By Megan Becker
SAN MARCOS — Dr. Bruce Smith became a Rotarian 30 years ago in Fairbanks, Alaska. Currently, he’s the president of the Rotary chapter in San Marcos during the service organization’s centennial year.
Dr. Smith said he appreciates the high value of Rotary as a group that builds character and selflessly serves others. He fondly recalls early fundraising experiences in Fairbanks that would drive important community programs.
“During the Alaskan winters we would sell hundreds of a dozen long-stem roses,” he said. “A jet would fly in filled with roses. It was quite a sight and people would look forward to the arrival of this plane during the long, cold winters.”
The retired chair and professor emeritus of Texas State University’s School of Journalism and Mass Communication joined the San Marcos chapter in 2000 when he came to Texas.
His current term as president in San Marcos is actually his second time to serve as a Rotary president. His first term at the helm was in Vermillion, South Dakota, where his academic career continued to develop.
He expressed with great pride during his first Rotary presidency in promoting bike safety for every second grader. “The Vermillion chapter thought it important that every second grader have a helmet to ensure greater safety,” he said.
Dr. Smith’s academic career follows two decades as a journalist, producer and general manager of broadcast stations in Minnesota, Ohio, South Dakota, Michigan, Kentucky, Massachusetts, Anchorage and Fairbanks. Along with 40 years of experience in academic and media organizations, Smith has published a public relations textbook, numerous articles, and other publications.
He has a special research interest in Native American radio, particularly as it binds communities and preserves indigenous languages and cultures. An avid world traveler with a wonderful eye for photography, Dr. Smith also has experience in four languages including Spanish, German, Italian, and Japanese.

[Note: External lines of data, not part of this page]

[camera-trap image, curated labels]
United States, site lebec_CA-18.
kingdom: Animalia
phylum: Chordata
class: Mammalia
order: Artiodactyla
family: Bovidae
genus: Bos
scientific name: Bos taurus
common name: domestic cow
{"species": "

Smith looks forward to the constant change that Rotary will experience over the next 100 years in order to stay relevant and helpful in the spirit of Rotary founder Paul Harris.

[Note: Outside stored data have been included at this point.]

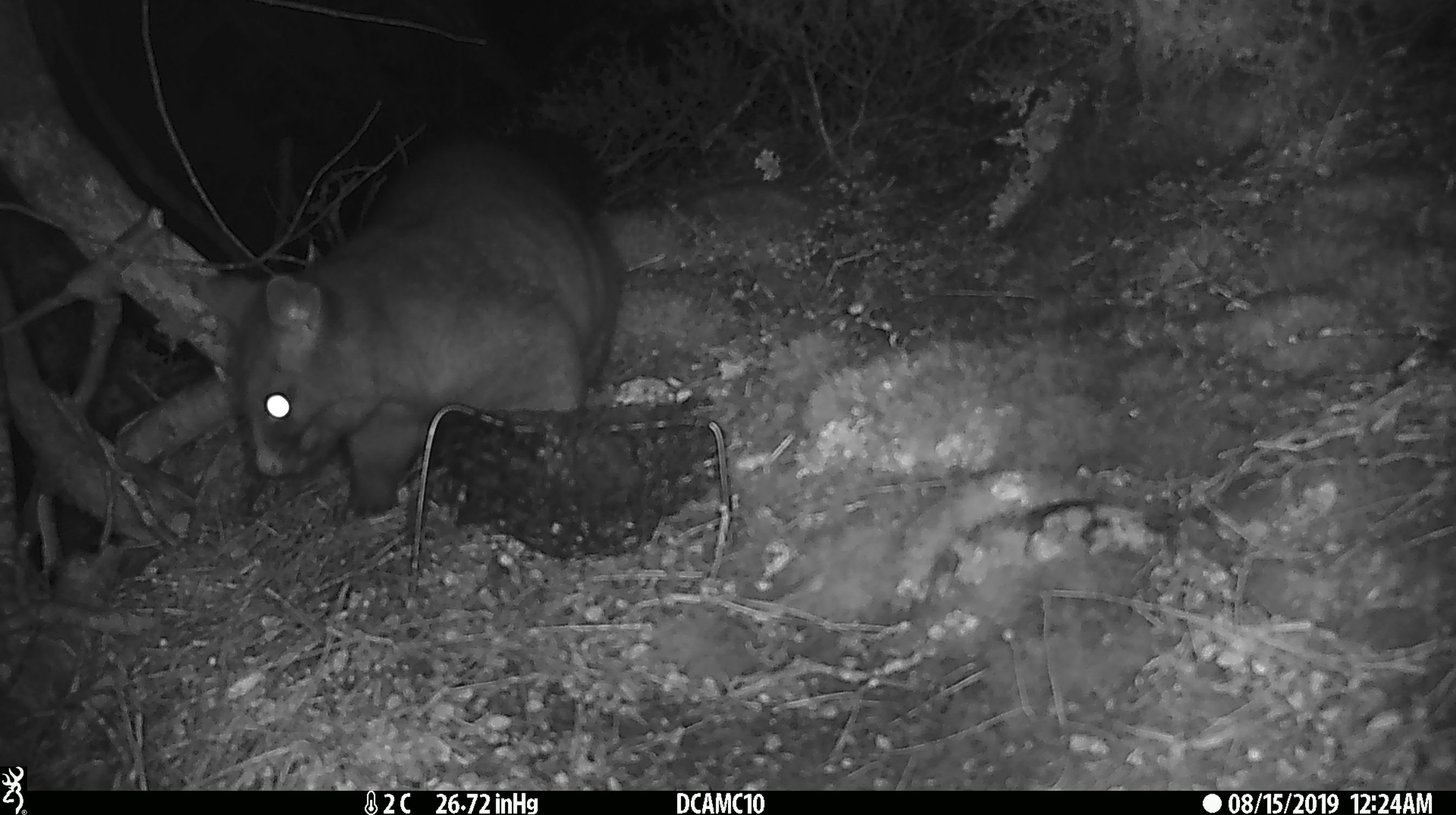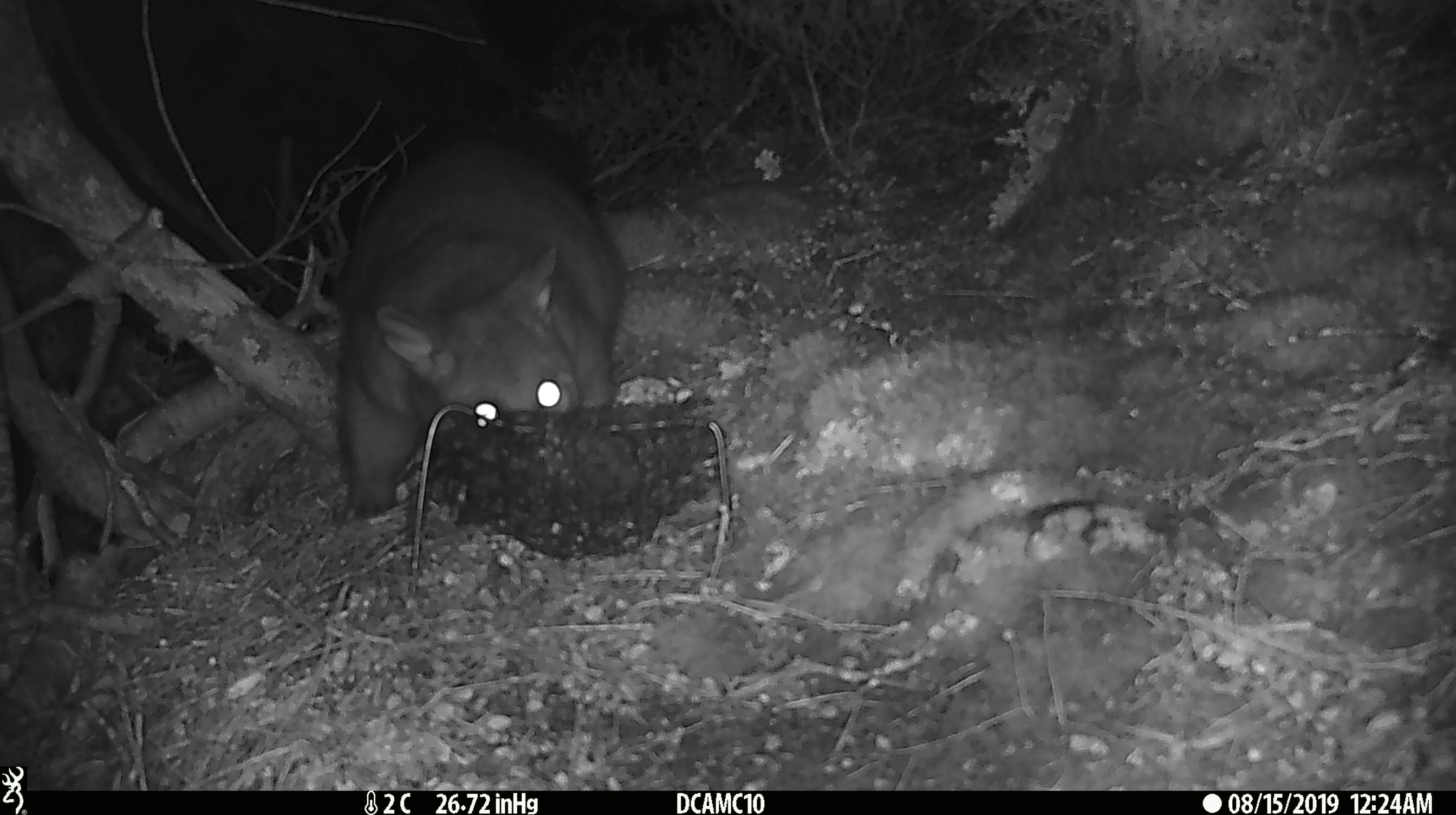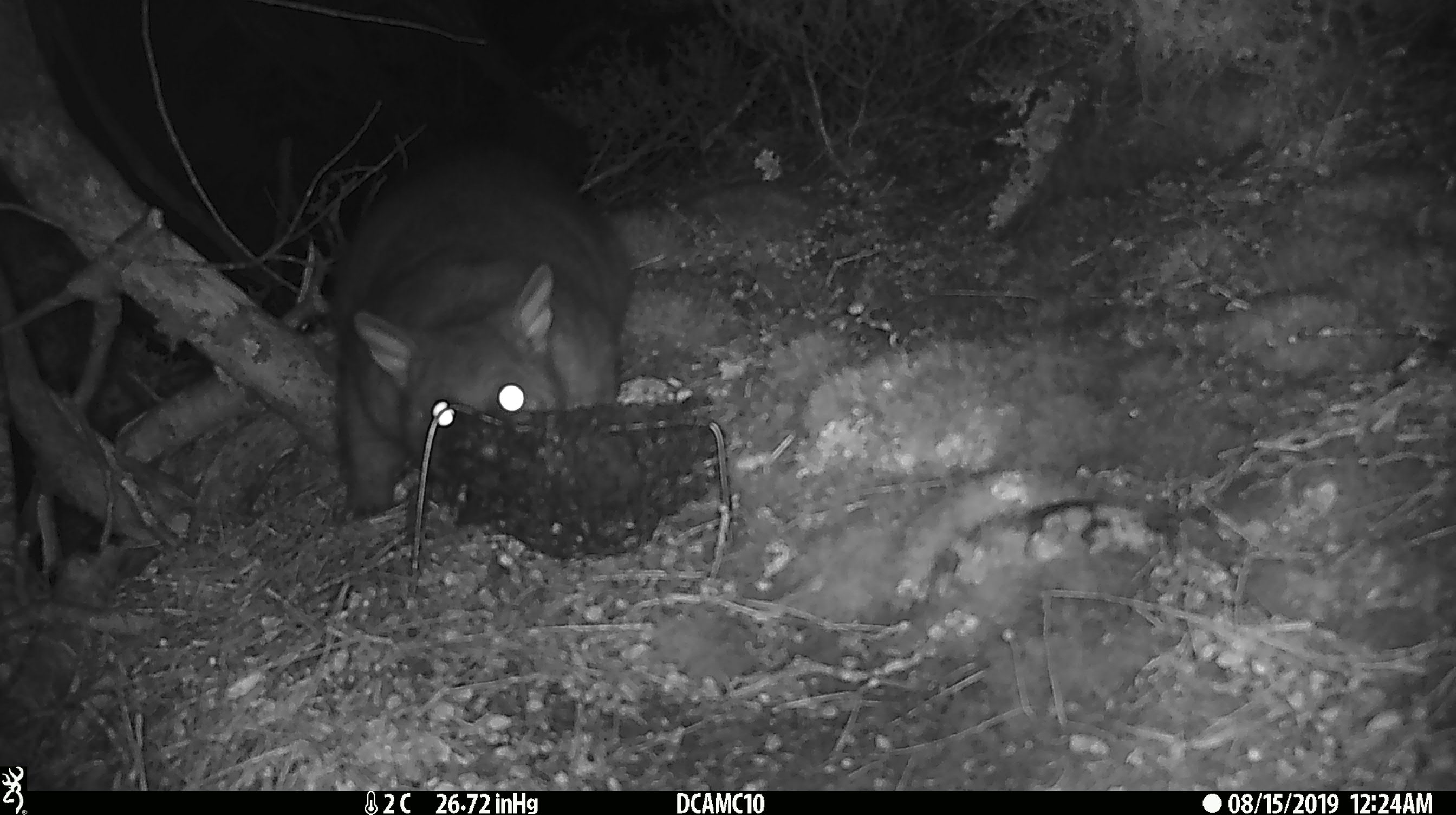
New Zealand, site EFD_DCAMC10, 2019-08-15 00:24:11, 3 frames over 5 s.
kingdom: Animalia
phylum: Chordata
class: Mammalia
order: Diprotodontia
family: Phalangeridae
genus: Trichosurus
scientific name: Trichosurus vulpecula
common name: common brushtail possum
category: possum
Possum (common brushtail possum) (Trichosurus vulpecula).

“The story of Rotary in San Marcos is rich in history and service,” he said. “Our Club is healthy, vibrant and growing as the community continues to grow. It’s heartwarming to be with a community that is eager and committed to bettering the community.”
The most recent service effort pairs the San Marcos Club with the Mission de Candelilla in Fredericksburg. Volunteers are meeting to pack and deliver school supplies for children in seven impoverished villages in Mexico as an international project.
Dozens of school supply packets will also be donated to the Hays County Women’s Shelter and the Youth Service Bureau in San Marcos for needy children locally. San Marcos Rotarians, friends and family are meeting 9 a.m. to noon Aug. 27 at First Christian Church on Ranch Road 12 to organize and pack supplies for distribution. Ben Duncan, Sean Locker are co-chairing this project, and Kenny Johnson also is a leader in the effort.